Die Suche der Beschwerdeeichen
(Aus: Märchen, Legenden und Erzählungen aus dem Westland)
Einst, als die Träne noch jung war, kam eine Eiche aus dem Hügelland in ein Dorf. Sie war dick und knorrig und wirkte trotz ihrer ihrer Höhe irgendwie gedrungen. Ihre Äste hingen fast so herab wie bei einer Trauerweide und auf dem Dorfplatz begann sie knarzend zu klagen. Viele der Dörfler versteckten sich in ihren Häusern. Denn Eichen sind groß und klingen immer grummelig, weshalb es Menschen gibt, die sich vor ihnen fürchten. Um einen Baum, besonders eine Eiche, zu verstehen, braucht man Geduld und Erfahrung. Also schickte der Bürgermeister zum alten Waldbauern, der die Bäume am besten verstand und Zeit seines Lebens in ihrer Umgebung gelebt hatte. Als er den Platz erreichte, lauschte er der Eiche, hörte ihrem Knarzen und Flüstern ruhig zu und schwieg. Der Bürgermeister fragte, was der Baum denn habe. Der Waldbauer bat um Geduld, er müsse erst auf die Eiche hin hören. Er lauschte der Eiche, hörte ihrem Knarzen und Flüstern ruhig zu und schwieg. Wieder fragte der Bürgermeister nach dem Anliegen des Baums und wieder bat der Waldbauer um Geduld, er müsse erst auf die Eiche hin hören. Er lauschte der Eiche, hörte ihrem Knarzen und Flüstern ruhig zu und schwieg. Schließlich stellte der Bürgermeister zum dritten Mal seine Frage, was die Eiche denn bedrücke. Da antwortete der Waldbauer, der Eiche sei ihre Identität gestohlen worden. Sie würde sich nun nicht mehr von anderen Bäumen unterscheiden. Das verstand der Bürgermeister nicht und der Waldbauer bat um einen Tag Zeit.
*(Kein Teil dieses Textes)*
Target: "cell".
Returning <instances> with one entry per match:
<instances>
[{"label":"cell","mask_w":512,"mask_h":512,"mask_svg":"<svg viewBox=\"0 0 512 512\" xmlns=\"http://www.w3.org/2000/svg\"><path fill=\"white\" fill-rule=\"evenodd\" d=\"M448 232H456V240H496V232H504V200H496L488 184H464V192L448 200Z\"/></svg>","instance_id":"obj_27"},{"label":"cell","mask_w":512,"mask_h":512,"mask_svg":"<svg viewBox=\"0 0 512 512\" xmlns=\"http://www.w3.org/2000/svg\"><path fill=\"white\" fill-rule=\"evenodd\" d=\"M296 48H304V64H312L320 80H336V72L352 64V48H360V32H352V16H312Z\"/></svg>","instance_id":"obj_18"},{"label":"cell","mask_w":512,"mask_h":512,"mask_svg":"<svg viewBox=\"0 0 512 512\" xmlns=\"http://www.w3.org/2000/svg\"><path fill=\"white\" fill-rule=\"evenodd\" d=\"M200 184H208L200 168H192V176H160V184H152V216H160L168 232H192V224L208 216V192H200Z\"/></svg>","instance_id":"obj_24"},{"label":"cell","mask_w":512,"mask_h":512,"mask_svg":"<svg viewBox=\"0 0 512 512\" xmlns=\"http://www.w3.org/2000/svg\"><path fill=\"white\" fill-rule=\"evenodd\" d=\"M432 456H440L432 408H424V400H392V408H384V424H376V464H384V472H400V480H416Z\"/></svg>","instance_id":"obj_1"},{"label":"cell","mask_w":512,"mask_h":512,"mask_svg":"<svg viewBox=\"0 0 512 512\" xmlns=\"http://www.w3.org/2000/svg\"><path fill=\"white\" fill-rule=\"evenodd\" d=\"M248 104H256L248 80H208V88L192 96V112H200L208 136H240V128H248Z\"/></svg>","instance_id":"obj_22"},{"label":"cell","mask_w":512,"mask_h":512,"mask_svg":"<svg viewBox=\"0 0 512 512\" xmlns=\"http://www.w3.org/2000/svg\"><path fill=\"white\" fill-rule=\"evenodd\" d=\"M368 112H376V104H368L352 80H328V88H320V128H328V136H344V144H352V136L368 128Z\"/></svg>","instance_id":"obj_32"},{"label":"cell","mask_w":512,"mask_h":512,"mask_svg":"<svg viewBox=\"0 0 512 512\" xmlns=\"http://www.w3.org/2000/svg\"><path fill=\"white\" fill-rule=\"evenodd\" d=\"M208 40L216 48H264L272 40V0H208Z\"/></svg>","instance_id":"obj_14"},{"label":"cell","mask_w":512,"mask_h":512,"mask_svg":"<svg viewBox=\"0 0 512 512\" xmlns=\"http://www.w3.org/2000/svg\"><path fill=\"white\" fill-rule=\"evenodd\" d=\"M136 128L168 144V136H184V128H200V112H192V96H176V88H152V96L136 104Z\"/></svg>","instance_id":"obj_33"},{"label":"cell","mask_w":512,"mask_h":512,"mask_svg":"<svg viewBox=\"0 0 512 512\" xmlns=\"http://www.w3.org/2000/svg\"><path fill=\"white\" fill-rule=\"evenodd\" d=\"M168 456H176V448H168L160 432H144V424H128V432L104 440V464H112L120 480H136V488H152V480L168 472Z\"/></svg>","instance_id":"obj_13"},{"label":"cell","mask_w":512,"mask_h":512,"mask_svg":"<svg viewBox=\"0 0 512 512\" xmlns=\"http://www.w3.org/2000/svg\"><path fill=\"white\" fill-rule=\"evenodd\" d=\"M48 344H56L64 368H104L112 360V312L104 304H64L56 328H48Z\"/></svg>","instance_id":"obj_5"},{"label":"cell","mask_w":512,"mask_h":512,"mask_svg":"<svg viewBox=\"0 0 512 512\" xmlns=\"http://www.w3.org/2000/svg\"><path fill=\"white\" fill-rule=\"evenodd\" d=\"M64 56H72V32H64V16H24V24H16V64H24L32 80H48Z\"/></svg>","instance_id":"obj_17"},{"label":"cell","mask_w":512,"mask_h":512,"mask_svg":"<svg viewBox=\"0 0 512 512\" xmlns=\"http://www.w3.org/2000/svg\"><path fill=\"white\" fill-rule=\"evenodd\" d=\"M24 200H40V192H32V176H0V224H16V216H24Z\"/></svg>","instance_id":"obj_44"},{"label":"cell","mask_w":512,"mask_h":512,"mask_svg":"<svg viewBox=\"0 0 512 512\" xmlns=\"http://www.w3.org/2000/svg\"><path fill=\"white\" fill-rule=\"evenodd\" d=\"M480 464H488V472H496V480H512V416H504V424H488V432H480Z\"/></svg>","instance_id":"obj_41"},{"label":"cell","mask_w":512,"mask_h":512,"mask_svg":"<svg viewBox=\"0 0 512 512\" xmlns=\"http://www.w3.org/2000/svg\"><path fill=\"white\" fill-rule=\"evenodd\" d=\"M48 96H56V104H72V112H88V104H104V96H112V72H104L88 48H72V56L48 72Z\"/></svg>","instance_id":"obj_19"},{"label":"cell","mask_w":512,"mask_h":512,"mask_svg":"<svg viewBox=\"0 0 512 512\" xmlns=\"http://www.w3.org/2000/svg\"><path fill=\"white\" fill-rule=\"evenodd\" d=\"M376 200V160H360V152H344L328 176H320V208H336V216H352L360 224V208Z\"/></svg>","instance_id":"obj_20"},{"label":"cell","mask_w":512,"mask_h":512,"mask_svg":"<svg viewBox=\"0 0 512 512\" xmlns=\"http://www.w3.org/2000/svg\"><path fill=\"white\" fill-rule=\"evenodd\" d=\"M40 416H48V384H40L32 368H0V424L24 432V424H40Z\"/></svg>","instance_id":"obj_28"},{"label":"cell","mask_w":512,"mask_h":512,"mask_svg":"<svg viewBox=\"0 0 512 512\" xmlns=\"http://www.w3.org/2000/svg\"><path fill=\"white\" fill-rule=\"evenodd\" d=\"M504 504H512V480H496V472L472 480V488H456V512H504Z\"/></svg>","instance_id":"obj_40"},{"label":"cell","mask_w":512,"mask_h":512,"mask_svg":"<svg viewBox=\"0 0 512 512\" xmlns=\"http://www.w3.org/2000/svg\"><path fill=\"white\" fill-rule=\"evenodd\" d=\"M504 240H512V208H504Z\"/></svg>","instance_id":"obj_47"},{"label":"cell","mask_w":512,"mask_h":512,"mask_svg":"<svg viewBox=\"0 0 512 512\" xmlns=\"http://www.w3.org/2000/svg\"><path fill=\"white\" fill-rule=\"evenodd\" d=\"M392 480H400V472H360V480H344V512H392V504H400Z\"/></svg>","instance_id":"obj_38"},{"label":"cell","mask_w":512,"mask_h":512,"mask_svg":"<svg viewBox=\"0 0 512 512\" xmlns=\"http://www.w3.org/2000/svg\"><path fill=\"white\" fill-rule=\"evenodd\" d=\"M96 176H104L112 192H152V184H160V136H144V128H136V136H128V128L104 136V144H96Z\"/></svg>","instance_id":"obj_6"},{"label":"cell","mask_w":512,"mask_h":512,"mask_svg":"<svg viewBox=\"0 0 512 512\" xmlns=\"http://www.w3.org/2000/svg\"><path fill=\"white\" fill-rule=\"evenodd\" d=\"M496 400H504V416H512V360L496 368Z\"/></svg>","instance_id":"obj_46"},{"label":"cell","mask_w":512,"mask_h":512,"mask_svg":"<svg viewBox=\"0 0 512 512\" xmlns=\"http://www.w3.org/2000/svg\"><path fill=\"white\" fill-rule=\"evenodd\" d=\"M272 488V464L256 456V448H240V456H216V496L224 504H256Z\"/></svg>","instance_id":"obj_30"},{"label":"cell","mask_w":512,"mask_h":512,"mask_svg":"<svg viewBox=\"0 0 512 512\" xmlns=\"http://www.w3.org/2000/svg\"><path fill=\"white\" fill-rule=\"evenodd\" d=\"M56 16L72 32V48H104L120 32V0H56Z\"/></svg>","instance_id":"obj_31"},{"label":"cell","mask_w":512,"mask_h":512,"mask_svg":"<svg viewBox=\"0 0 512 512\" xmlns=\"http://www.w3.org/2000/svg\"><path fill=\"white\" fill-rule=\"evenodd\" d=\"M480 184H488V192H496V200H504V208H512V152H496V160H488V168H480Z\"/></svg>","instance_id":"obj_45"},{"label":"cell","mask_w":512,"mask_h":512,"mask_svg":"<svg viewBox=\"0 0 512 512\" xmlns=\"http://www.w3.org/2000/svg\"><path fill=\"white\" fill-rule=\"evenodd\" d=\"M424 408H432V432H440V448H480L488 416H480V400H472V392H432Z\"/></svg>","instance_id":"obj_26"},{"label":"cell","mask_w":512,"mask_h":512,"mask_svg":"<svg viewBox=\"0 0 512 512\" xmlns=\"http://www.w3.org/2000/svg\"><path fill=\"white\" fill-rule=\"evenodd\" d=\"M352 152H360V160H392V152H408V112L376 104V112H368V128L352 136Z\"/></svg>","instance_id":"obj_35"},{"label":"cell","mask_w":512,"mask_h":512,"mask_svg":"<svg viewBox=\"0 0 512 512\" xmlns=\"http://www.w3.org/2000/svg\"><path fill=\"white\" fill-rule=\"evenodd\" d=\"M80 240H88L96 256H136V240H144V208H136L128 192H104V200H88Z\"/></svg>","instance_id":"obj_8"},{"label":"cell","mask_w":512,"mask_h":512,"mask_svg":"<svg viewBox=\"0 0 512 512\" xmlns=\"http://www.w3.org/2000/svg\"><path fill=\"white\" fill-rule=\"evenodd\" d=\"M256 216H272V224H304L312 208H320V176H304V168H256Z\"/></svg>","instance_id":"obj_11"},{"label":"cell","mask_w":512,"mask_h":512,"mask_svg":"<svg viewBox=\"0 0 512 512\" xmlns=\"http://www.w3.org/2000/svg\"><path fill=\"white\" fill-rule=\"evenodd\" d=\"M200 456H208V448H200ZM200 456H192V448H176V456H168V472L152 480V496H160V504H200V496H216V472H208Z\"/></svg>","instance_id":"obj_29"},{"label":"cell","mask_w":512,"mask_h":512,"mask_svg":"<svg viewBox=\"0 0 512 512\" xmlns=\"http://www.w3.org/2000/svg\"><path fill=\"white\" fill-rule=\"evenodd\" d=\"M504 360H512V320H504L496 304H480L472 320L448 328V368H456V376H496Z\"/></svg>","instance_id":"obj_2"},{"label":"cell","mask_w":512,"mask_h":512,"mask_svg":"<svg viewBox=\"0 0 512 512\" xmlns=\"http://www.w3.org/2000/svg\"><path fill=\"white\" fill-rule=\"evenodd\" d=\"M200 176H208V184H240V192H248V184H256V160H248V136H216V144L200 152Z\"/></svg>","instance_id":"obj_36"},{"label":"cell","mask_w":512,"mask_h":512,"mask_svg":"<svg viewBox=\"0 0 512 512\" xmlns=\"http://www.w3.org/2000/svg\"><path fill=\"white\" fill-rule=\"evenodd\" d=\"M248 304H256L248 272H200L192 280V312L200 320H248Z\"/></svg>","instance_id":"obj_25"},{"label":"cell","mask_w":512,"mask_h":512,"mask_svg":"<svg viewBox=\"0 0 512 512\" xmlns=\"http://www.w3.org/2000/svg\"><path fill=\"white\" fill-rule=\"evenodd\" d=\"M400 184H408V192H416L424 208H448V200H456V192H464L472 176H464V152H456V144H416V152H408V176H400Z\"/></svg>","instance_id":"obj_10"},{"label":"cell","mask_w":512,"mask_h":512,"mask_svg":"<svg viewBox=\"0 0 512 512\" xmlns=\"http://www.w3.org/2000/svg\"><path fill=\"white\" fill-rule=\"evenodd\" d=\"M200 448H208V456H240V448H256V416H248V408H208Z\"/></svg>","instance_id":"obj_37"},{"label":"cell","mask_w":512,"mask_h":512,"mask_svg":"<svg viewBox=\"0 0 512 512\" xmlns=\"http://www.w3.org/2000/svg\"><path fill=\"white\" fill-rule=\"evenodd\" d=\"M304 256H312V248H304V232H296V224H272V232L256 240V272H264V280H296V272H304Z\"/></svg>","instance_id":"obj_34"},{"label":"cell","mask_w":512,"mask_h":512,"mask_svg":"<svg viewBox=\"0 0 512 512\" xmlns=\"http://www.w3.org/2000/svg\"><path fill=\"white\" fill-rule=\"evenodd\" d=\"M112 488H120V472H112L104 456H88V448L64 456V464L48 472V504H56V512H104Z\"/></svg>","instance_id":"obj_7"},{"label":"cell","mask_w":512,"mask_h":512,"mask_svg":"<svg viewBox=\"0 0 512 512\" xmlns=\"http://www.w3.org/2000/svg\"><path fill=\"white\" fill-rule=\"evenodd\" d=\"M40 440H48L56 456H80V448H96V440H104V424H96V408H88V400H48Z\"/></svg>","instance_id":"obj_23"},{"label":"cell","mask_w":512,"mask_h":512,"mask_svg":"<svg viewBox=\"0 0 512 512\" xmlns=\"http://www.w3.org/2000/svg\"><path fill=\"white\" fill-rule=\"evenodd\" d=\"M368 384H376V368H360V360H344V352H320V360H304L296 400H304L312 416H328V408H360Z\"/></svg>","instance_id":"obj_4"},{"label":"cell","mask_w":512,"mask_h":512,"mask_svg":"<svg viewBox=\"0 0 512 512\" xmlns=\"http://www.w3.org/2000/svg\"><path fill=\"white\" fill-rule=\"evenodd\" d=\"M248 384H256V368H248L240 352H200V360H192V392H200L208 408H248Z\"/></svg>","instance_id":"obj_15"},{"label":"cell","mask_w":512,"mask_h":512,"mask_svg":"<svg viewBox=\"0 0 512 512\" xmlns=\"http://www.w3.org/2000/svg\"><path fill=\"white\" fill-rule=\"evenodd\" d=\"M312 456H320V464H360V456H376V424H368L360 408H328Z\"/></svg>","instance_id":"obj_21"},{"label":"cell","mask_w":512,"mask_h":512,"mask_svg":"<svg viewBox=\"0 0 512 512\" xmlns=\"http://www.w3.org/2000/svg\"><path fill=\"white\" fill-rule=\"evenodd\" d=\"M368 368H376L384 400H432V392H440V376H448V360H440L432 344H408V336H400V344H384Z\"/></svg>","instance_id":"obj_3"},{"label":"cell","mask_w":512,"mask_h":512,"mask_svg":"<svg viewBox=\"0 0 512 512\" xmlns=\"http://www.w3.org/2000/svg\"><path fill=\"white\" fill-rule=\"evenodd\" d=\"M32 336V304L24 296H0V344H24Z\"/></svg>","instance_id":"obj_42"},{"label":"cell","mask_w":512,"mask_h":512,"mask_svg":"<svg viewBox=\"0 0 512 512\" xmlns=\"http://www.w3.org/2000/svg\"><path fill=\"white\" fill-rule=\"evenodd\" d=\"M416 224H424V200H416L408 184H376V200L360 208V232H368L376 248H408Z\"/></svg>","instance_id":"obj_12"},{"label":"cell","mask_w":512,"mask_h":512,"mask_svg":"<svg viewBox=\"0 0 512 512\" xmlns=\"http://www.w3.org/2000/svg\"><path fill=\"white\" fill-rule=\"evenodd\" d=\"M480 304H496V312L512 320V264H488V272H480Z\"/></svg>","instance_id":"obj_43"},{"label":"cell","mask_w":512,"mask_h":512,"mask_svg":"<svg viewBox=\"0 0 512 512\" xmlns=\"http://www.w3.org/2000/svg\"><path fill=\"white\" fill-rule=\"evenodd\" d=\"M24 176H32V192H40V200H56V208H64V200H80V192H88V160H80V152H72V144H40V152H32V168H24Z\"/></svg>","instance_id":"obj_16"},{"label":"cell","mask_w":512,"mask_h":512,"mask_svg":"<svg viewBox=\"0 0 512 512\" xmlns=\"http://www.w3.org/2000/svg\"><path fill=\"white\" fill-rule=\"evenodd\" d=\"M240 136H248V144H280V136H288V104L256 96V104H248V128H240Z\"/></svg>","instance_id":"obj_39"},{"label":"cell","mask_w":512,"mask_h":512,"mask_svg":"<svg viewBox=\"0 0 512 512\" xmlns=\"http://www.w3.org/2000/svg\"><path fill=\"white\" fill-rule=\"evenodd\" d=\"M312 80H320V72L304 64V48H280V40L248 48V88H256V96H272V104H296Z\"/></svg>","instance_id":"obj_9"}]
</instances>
Am nächsten Tag erklärte der Waldbauer: "Es kam vor langen Jahren jemand zu der Eiche. Er schlug einen Nagel in sie und die Eiche beschwerte sich. Sie fragte die Person, Eichen können ja die Geschlechter nicht unterscheiden, wieso sie ihr Schmerzen bereite. Die Person erschruk heftig und lief weg. Doch später kam jemand, der erklärte, dass die Eiche so prächtig sei, dass sie eine Identität verdient habe und hing eine hölzerne Tafel an den Nagel." Der Waldbauer hatte gefragt, was auf der Tafel stand, doch die Eiche verstand diese Frage nicht. Mit der Zeit wurde die Eiche stolz auf ihre Identität. Und so wuchs sie lange Jahre prächtig, stolz und glücklich am Platz ihrer Auszeichnung. Doch schließlich kam eine Person und nahm diexTafel weg. Sie riß auch brutal den Nagel aus der Eiche und hinterließ eine Wunde. Diese Wunde sah der Bürgermeister und ordnete an, sie mit Harz zu verschließen. Doch der Waldbauer meinte, dass dad nicht reiche.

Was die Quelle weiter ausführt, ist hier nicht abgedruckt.